I’m scaling back, for sure, but I’m sure I’ll drop by the old office now and then to chat with HTML5 and the other new guys, maybe drop in on the FRAMESET tag and reminisce about old times. Just so I have something to do. I can’t just sit at home all day, can I?

Same crappy blog. New crappy place. Let crappy work for me.

And it’s still orange.

Written on August 30, 2012

Open 1Password Logins from LaunchBar or QuickSilver

This is a Ruby script that will export your 1Password bookmarks as an HTML file with each login as a link that will auto-fill your passwords. This file can be indexed in LaunchBar as a Bookmarks file (or in any other launcher that can index a file of URLs) for easy login to your indexed websites. Run this script on a scheduled basis using your favorite automation software, tell LaunchBar to index it as a bookmarks file, and you’re on your way.

Usage is fairly simple. Just run the script along with the path to your keychain file and the path to your bookmarks file. For example:

ruby agiletohtml.rb “/Users/me/Dropbox/1Password.agilekeychain” “/Users/me/Documents/1PasswordBookmarks.html”

Written on May 4, 2012

Bookmark the Shit out of It

I have begun to wildly and indiscriminately bookmark my online life and jam it into Evernote. The results have been fantastic: I now have the Internet (insofar as it’s relevant to me) synced up across my computer and my phone. Wifi out? No problem, my favorite nineteen Wikipedia articles are right where they’re supposed to be! Forget a website I visited? No need for browsing history, if it’s even remotely interesting, it’s probably in Evernote already. PDF reports from vendors and agencies? Yup, they’re in there, too.

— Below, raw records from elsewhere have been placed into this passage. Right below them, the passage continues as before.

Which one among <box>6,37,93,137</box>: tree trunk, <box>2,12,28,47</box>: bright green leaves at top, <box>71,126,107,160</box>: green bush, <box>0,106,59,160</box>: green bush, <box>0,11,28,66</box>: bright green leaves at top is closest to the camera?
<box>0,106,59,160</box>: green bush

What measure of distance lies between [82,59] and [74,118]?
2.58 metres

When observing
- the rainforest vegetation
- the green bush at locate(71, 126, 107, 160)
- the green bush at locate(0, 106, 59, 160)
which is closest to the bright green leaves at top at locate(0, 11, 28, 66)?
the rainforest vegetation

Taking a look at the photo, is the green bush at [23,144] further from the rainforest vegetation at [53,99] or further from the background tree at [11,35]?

My biggest tool in this regard is IfTTT, which I’ve written about before. It carefully pushes my Twitter, Facebook, blog Google Reader faves, and Instapaper archives into Evernote (and these are probably the best indicators of stuff I find interesting).

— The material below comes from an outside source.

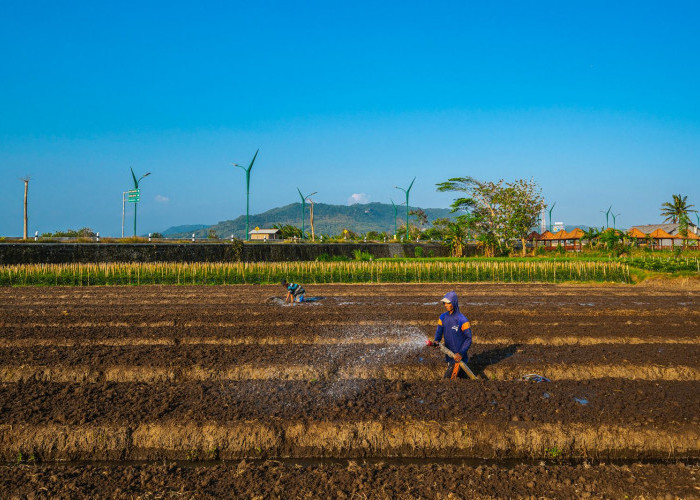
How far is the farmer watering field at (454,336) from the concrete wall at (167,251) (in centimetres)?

Is this good for you (or for me)? Maybe, or maybe not. It’s made searching Evernote a challenge (I’m working on sorting that out), but it’s still entirely functional. I wish (a little), that I could use something like EagleFiler to handle this, so that it’s just a little less proprietary, but with Evernote’s extensive API, it seems like I’m at least fourteen hops, six skips and eleven jumps away from disintermediating Evernote, should I want to at a later time.

Written on April 6, 2012

Hacked (again)

Once again, this site got hacked. A lovely lesson in why you need to keep all your CMS stuff up to date and otherwise keep things secure. Now that I’m spending less time sysadmining, I haven’t been as diligent as I probably should have. So, while this all gets sorted out, things will look a little strange and I’ll probably be missing some features. I have a number of sites to get back up and running, so this may take a little while.

Maybe it’s time to give up on my own CMS and move all of this to a hosted blogging platform.

Written on March 14, 2012

Cookiegate

Jonathan Mayer, a diligent researcher, discovered that Google is bypassing Safari’s third-party cookie settings. This has put Google in a bit of hot water, since this seems like a clear-cut case of ignoring how users want their content to be managed.

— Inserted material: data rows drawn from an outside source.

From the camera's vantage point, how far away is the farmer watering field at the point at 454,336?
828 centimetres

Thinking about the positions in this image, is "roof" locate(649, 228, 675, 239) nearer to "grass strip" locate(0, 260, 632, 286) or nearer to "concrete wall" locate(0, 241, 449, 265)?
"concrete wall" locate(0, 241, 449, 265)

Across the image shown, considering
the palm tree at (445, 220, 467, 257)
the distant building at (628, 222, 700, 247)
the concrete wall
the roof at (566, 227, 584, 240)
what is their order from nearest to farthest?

But the problem actually lies with Safari, which has known flaws in its security model for how it manages cookies. Once a site sets cookies, Safari will grant access to those cookies, regardless of changes to your cookie security settings.

This is very easy to demonstrate. Make sure that cookies are enabled in Safari, and log in to Facebook. Once logged in, go to your privacy settings and block ALL cookies. Close the window, open a new one, and navigate back to Facebook. You’ll see that you’re still logged in.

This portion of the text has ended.